Cytogenetic Effects of Ionizing Radiation

When cells divide following radiation exposure, chromosomes frequently contain visible structural aberrations, most of which are lethal to the cell. In some cases, these aberrations physically interfere with the processes of mitosis and cytokinesis and result in prompt cell death. In other cases, cell division can occur, but the loss or uneven distribution of genetic material between the cell’s progeny is ultimately lethal as well, although the affected cells may linger for several days before they die (some may even be able to go through a few more cell divisions in the interim). It is clear that these aberrations are the result of any unrepaired or mis-rejoined DNA damage that persists from the time of irradiation until the time of the next cell division. What is not known, however, is how an unrepaired DSB in essentially “naked” DNA is transformed into such a large lesion—a broken arm of a chromosome, for example—given that the chromosome has undergone many levels of modification, folding and packaging, association with chromatin and other proteins, and condensation in preparation for mitosis.

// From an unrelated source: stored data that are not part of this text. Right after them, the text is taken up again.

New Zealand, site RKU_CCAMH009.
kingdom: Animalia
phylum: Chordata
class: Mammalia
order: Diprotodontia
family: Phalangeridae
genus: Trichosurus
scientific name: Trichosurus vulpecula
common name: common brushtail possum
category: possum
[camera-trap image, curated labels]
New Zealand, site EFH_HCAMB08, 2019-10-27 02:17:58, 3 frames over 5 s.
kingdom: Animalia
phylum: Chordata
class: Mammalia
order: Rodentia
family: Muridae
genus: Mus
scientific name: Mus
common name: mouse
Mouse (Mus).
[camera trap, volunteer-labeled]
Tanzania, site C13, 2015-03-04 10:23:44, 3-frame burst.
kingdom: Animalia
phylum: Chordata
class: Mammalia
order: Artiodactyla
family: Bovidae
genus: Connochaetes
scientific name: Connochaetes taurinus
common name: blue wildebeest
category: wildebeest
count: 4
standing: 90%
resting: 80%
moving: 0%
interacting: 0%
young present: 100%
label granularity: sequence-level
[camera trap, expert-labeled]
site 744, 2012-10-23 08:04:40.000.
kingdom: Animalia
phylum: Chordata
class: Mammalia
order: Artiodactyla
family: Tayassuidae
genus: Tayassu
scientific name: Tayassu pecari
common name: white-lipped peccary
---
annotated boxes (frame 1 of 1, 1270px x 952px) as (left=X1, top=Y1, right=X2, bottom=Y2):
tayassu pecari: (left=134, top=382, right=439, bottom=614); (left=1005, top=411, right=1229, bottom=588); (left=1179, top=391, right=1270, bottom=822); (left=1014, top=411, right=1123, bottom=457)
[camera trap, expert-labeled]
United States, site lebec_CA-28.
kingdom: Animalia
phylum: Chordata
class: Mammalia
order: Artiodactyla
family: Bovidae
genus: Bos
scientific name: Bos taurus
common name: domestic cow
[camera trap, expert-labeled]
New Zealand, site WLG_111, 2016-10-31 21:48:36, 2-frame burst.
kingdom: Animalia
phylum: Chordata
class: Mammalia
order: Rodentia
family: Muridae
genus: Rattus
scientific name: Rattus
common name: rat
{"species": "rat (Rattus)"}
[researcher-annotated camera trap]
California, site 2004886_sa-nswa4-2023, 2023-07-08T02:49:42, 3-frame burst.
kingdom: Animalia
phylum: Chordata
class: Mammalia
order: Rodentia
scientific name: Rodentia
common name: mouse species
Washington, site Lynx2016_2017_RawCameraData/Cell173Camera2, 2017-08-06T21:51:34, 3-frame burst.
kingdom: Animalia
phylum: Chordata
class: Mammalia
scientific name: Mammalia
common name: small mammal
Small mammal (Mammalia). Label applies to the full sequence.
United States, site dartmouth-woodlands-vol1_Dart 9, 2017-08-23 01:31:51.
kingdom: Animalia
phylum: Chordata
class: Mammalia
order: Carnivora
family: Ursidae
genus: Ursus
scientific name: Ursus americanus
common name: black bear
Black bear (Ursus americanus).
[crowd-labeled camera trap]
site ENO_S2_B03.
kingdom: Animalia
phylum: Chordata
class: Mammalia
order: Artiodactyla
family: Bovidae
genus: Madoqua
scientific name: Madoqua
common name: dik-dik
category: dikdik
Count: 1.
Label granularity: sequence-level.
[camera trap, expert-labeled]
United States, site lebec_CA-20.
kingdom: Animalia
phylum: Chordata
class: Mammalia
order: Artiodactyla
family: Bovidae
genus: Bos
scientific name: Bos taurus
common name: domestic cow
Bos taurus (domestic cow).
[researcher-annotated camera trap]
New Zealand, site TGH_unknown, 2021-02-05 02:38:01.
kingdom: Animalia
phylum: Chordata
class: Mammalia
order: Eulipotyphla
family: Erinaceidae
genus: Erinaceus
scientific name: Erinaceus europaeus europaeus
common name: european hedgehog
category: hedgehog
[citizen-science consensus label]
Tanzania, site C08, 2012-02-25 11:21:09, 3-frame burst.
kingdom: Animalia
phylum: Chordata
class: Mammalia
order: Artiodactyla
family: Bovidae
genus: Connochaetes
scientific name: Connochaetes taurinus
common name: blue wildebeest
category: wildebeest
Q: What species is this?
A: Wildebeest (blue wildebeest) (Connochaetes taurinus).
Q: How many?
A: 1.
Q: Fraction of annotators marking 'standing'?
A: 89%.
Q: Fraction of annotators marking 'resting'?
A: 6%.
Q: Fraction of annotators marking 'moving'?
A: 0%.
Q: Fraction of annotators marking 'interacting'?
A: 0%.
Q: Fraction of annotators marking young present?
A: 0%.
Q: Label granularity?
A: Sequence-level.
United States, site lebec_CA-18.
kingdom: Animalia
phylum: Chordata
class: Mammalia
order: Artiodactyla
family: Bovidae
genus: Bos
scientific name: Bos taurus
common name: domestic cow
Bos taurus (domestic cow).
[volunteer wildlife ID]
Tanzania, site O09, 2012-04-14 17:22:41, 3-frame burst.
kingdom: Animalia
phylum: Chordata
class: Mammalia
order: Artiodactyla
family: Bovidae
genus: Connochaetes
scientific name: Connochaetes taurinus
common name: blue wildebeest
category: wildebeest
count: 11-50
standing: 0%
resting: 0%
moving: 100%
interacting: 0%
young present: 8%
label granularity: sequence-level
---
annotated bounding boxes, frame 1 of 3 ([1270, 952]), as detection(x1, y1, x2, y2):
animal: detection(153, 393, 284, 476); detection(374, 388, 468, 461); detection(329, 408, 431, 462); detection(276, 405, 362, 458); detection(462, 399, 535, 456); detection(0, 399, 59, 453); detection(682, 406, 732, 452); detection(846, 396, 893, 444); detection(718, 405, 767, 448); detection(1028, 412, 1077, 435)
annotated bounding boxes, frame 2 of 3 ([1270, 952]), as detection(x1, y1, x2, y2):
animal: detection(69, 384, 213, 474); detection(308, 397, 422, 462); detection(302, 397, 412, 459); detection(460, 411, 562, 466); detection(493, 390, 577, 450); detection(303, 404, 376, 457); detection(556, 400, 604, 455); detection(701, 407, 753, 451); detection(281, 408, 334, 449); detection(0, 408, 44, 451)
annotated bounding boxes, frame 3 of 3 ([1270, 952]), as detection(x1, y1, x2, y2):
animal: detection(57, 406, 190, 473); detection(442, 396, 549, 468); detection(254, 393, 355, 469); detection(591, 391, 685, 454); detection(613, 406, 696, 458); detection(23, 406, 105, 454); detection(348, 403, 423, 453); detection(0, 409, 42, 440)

Most chromosome aberrations result from an interaction between two (or more; discussed later) damage sites, and, therefore, can be grouped into three different types of “exchange” categories. A fourth category is reserved for chromosome aberrations thought to result from a single damage site.49 These categories are described below, and representative types of aberrations from each category are shown in Figure 1-6:

These four categories can be further subdivided according to whether the initial radiation damage occurred before or after the DNA is replicated during S phase of the cell cycle (a chromosome-type vs. a chromatid-type of aberration, respectively) and, for the three exchange categories, whether the lesion interaction was symmetric or asymmetric. Asymmetric exchanges always lead to the formation of acentric fragments that are usually lost in subsequent cell divisions and therefore are nearly always fatal to the cell. These fragments may be retained transiently in the cell’s progeny as extranuclear chromatin bodies called micronuclei. Symmetric exchanges are more insidious in that they do not lead to the formation of acentric fragments and the accompanying loss of genetic material at the next cell division, they are sometimes difficult to detect cytologically, and they are not invariably lethal to the cell. As such, they will be transmitted to all the progeny of the original cell. Some types of symmetric exchanges (a reciprocal translocation, for example) have been implicated in radiation carcinogenesis, insofar as they have the net effect of either bringing new combinations of genes together or of separating preexisting groups of genes.27 Depending on where in the genome the translocation takes place, genes normally on could be turned off, or vice versa, possibly with adverse consequences.